I am looking for rule-based methods or any other methods to identify all mentions in a text. I have found several libraries that give coreferences but no exact options for only mentions. What I want is something like below:

Input text:

[This painter]'s indulgence of visual fantasy, and appreciation of different historic architectural styles can be seen in his 1840 Architect's Dream. After a series of paintings on The Last of the Mohicans, [he] made a three year trip to Europe in 1829, but [he] is better known for a trip four years earlier in which [he] journeyed up the Hudson River to the Catskill Mountains. FTP, name [this painter of The Oxbow] and The Voyage of Life series.

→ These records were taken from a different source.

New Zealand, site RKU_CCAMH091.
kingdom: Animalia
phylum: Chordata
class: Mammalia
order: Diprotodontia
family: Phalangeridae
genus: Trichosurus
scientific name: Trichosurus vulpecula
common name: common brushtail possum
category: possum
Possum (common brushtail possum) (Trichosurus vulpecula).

*The square brackets highlight mentions.

Please suggest a way to deal with this. Also, how is it different from coreferences? It would be really helpful if someone could post links to the concerned papers.

  • 3
    This is coreference. It is exactly what coreference resolution is intended to do. "This painter" coreferences "he", etc. – Adam_G May 15 '15 at 21:16
  • Thank you Adam_G for your reply. But my problem is little different as I want all the mentions. Does coreference gives all the mentions? Actually when I tried Stanford core nlp coreference module, it was giving me only co-referent mentions and not all. – kahini wadhawan May 16 '15 at 21:06
  • 3
    It is extremely difficult to understand what you're looking for. Coreference resolution is a hard task, and is not 100% robust. I'd encourage you to do some reading about the topic, and then submit a new question. – Adam_G May 16 '15 at 21:11

Does "any other method" include manual work? Then I recommend to train some students to annotate the coreference chains. Take care that every text is annotated twice by different annotators, and compute the inter-annotator agreement (e.g., by determining Cohen's kappa).